> [GIVEN TASK]
Edit the listing below so that "wooden post" becomes "timber post", keeping every other word unchanged.

(Records from a data source)
- - -
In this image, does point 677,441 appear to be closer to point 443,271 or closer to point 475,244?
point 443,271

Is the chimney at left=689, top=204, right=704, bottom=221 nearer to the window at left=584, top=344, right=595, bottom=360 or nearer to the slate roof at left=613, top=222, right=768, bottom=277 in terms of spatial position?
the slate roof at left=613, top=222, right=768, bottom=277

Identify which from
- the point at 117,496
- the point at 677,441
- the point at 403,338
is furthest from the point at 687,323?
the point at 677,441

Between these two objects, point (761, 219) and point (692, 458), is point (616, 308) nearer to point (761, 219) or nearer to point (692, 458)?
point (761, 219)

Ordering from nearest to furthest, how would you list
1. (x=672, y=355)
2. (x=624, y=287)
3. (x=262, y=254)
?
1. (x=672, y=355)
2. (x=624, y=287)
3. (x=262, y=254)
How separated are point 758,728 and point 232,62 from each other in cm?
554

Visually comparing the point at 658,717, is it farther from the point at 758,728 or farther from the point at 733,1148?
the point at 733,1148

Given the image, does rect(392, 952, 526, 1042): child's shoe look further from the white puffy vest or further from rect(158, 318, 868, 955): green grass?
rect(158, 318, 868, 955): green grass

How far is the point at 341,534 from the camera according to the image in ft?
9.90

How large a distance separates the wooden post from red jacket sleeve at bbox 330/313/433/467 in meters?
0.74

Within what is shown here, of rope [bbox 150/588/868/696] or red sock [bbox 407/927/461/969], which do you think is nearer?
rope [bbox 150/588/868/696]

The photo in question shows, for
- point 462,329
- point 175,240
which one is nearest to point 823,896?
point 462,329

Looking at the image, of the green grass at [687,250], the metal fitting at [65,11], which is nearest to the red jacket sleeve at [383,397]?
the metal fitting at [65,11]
- - -
> [THE COMPLETED TASK]
In this image, does point 677,441 appear to be closer to point 443,271 or closer to point 475,244?
point 443,271

Is the chimney at left=689, top=204, right=704, bottom=221 nearer to the window at left=584, top=344, right=595, bottom=360 or nearer to the slate roof at left=613, top=222, right=768, bottom=277 in terms of spatial position?
the slate roof at left=613, top=222, right=768, bottom=277

Identify which from
- the point at 117,496
- the point at 677,441
- the point at 403,338
is furthest from the point at 687,323?
the point at 677,441

Between these two objects, point (761, 219) and point (692, 458), is point (616, 308) nearer to point (761, 219) or nearer to point (692, 458)?
point (761, 219)

Ordering from nearest to furthest, how would you list
1. (x=672, y=355)
2. (x=624, y=287)
3. (x=262, y=254)
?
1. (x=672, y=355)
2. (x=624, y=287)
3. (x=262, y=254)
How separated are point 758,728 and point 232,62 from each other in cm?
554

Visually comparing the point at 658,717, is it farther from the point at 758,728 or farther from the point at 733,1148?
the point at 733,1148

Given the image, does rect(392, 952, 526, 1042): child's shoe look further from the white puffy vest or further from rect(158, 318, 868, 955): green grass?
rect(158, 318, 868, 955): green grass

How far is the point at 341,534 from the camera according to the image in ft?
9.90

How large a distance separates the timber post from red jacket sleeve at bbox 330/313/433/467 in meters?
0.74

Within what is shown here, of rope [bbox 150/588/868/696] or red sock [bbox 407/927/461/969], which do you think is nearer?
rope [bbox 150/588/868/696]

The photo in question shows, for
- point 462,329
- point 175,240
which one is nearest to point 823,896?
point 462,329

Looking at the image, of the green grass at [687,250], the metal fitting at [65,11], which is nearest to the red jacket sleeve at [383,397]?
the metal fitting at [65,11]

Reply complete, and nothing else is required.